Pacific Northwest members of Congress have voiced their opposition to a proposal in the President’s budget to sell off the Bonneville Power Administration’s (BPA) assets.
In their letter to Secretary of Energy Rick Perry and Office of Management and Budget Director Mick Mulvaney, 15 members of Congress expressed their concern over the proposal to privatize BPA and highlight BPA’s unique role in providing affordable, clean energy to the Pacific Northwest communities.
Those signing the letter include U.S. Reps. Greg Walden (R-OR), Jaime Herrera Beutler (R-WA), Earl Blumenauer (D-OR), Suzanne Bonamici (D-OR), Peter DeFazio (D-OR), Suzan DelBene (D-WA), Denny Heck (D-WA), Pramila Jayapal (D-WA), Derek Kilmer (D-WA), Rick Larsen (D-WA), Cathy McMorris Rodgers (R-WA), Dan Newhouse (R-WA), Dave Reichert (R-WA), Kurt Schrader (D-OR), and Adam Smith (D-WA).
Here’s an excerpt from the letter:
We are also concerned that the divestiture would put rural communities in the Pacific Northwest at increased risk. Currently, BPA coordinates in transmission and power marketing functions to maximize efficiency. Severing that relationship will undermine this goal. Moreover, privatization could lead to the division of the regional grid, with high-value assets sold off for a premium and lines that serve rural areas and grid reliability abandoned. Private companies are unlikely to give these communities the proper maintenance and attention they need to maintain complex transmission assets.
U.S. Sen. Ron Wyden, D-Ore., voted against four Trump administration nominees that would have sweeping control over energy costs, future energy infrastructure projects and public lands, in a Senate Energy and Natural Resources Committee business meeting.
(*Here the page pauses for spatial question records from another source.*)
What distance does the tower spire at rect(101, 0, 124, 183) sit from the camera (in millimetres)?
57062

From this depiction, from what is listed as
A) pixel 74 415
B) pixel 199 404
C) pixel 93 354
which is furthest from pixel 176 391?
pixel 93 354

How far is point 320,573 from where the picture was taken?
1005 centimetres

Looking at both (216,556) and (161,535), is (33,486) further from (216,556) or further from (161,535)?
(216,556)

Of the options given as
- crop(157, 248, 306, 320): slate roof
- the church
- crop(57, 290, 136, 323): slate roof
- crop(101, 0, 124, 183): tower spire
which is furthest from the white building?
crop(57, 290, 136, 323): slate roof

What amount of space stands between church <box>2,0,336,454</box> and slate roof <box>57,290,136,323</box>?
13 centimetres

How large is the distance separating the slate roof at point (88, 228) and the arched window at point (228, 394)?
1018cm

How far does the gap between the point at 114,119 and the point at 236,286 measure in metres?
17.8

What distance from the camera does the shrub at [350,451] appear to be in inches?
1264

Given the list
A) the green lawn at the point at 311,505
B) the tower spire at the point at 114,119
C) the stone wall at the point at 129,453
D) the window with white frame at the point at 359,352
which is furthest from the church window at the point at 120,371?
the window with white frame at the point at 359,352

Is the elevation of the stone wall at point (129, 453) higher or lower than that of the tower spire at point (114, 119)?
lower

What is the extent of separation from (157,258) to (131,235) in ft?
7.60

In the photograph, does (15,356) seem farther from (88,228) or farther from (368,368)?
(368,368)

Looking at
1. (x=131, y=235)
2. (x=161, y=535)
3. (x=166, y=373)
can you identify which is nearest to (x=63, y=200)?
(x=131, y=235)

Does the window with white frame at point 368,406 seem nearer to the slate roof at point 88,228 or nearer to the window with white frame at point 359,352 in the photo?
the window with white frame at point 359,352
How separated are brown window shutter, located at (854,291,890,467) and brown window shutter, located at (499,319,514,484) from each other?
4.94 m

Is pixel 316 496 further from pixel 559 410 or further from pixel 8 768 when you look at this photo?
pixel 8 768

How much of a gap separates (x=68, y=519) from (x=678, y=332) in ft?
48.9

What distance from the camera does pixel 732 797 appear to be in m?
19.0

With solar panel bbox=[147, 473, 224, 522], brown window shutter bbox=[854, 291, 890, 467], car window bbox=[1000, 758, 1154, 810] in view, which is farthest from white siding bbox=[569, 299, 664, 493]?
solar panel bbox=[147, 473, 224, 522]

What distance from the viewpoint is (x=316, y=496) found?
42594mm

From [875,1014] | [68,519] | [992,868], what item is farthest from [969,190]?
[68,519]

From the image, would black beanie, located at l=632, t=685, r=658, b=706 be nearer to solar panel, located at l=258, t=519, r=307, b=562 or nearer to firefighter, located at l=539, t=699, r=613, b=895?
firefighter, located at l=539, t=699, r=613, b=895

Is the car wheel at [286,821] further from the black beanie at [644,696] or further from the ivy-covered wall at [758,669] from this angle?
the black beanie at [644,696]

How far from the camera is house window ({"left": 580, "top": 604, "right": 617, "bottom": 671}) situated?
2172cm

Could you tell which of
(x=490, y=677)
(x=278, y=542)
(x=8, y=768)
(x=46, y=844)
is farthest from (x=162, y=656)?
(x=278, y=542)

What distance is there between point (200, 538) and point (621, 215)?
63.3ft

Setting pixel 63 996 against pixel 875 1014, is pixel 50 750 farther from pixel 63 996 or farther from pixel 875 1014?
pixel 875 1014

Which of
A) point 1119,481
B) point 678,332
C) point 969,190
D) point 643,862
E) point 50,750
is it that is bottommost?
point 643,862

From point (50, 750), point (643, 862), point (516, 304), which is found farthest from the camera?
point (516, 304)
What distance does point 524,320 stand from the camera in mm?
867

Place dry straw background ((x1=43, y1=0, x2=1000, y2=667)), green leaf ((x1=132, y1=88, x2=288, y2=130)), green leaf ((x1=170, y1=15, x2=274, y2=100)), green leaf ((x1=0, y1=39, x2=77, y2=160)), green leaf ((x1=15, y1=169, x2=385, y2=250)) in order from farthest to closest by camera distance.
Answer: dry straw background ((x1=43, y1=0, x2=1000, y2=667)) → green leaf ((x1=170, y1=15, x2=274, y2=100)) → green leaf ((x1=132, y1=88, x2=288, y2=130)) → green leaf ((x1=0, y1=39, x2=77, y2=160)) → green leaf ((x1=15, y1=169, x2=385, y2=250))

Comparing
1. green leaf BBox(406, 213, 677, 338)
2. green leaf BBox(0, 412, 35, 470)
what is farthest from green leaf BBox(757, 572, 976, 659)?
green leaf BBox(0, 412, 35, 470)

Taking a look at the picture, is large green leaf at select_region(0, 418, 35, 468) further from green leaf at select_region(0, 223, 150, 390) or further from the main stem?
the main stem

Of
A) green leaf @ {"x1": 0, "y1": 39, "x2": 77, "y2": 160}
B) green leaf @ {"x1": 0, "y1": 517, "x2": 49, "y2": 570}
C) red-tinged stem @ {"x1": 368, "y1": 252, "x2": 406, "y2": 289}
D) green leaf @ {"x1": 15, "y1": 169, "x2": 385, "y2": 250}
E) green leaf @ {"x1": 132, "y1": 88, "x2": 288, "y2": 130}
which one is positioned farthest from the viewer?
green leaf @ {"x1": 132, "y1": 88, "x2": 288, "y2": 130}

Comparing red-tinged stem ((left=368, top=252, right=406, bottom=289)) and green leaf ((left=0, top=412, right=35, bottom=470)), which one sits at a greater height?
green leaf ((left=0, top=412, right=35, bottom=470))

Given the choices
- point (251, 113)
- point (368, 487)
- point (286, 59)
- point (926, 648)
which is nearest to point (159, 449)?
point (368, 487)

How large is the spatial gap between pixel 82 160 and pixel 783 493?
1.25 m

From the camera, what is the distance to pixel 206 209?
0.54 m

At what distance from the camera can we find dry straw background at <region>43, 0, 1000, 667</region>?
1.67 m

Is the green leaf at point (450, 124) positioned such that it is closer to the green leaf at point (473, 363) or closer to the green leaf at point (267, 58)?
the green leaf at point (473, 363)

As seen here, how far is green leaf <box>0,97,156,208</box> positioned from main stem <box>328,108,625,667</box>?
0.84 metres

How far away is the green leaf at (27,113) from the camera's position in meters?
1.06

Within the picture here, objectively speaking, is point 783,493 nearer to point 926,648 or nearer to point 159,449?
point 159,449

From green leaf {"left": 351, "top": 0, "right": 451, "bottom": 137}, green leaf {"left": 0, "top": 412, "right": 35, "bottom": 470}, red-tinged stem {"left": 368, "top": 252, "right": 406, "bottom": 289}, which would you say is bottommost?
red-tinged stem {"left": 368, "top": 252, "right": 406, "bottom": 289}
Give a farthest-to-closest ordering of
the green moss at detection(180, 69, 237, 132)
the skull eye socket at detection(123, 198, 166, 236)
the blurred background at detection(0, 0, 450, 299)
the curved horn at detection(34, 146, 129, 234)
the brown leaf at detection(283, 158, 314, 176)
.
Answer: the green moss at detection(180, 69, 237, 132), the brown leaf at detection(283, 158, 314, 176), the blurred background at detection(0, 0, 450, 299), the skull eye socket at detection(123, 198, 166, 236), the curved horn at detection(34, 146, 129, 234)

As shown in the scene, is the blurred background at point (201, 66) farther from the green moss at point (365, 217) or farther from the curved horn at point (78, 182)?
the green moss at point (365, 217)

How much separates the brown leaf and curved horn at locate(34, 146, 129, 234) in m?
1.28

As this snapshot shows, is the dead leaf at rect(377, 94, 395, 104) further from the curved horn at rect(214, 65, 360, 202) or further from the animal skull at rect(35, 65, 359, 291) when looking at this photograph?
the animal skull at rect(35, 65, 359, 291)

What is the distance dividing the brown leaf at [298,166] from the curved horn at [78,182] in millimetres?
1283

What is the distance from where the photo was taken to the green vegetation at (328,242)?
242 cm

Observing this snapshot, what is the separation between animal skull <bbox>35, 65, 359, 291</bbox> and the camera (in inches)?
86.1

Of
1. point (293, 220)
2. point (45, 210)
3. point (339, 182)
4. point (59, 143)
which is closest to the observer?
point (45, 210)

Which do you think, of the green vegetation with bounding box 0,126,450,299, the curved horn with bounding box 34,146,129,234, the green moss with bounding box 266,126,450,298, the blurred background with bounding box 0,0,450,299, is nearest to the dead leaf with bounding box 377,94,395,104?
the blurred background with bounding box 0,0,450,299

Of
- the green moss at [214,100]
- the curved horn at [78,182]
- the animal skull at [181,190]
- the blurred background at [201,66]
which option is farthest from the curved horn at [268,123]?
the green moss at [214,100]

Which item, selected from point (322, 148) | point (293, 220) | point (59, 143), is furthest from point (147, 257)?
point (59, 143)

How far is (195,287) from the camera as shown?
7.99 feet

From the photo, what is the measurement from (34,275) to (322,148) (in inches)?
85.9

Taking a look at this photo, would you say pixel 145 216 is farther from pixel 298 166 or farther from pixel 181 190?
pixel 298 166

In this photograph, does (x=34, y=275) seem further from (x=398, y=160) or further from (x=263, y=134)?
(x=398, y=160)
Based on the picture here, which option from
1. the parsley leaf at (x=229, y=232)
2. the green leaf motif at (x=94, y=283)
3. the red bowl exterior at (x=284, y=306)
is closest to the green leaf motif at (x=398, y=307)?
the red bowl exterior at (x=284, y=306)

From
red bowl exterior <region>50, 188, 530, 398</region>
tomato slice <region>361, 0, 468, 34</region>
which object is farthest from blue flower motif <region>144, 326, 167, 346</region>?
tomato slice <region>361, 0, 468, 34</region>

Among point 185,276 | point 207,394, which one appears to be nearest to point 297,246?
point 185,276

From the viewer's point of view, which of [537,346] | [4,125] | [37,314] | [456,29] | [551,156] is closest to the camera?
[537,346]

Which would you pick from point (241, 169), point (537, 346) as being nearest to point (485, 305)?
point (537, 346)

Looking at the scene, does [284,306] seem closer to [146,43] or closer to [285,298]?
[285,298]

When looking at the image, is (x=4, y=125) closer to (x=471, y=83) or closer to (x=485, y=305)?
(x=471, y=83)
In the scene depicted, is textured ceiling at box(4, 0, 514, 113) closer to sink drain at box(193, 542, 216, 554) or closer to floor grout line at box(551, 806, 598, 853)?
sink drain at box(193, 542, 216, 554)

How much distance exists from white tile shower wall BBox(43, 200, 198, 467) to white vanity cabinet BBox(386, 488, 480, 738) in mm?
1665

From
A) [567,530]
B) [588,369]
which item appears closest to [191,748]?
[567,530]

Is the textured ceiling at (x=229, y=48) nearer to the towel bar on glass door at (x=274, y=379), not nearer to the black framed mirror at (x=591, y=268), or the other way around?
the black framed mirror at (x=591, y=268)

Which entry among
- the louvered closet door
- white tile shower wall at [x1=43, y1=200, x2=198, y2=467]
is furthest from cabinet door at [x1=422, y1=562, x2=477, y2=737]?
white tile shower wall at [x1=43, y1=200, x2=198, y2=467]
Wyden said he voted against the nominee to be the deputy secretary of Energy, Dan Brouillete, because Brouillete did not commit to working to keep Bonneville Power Administration in public ownership, in a written answer to a question from Wyden.
In May, Wyden blasted the Trump administration’s recent proposal to privatize Bonneville Power Administration’s (BPA) transmission assets.
“Pacific Northwesterners have fought this battle before and we’re going to fight these malicious efforts again. BPA is a key part of Oregon’s economic future, and selling most of it off to the highest bidder would strangle the power supply for businesses and stretch the wages of working families in the Northwest,” Wyden said. “I cannot support a nominee who won’t even say whether he opposes a proposal that would hike energy prices for Northwest customers who have invested in a system that runs successfully on its own.”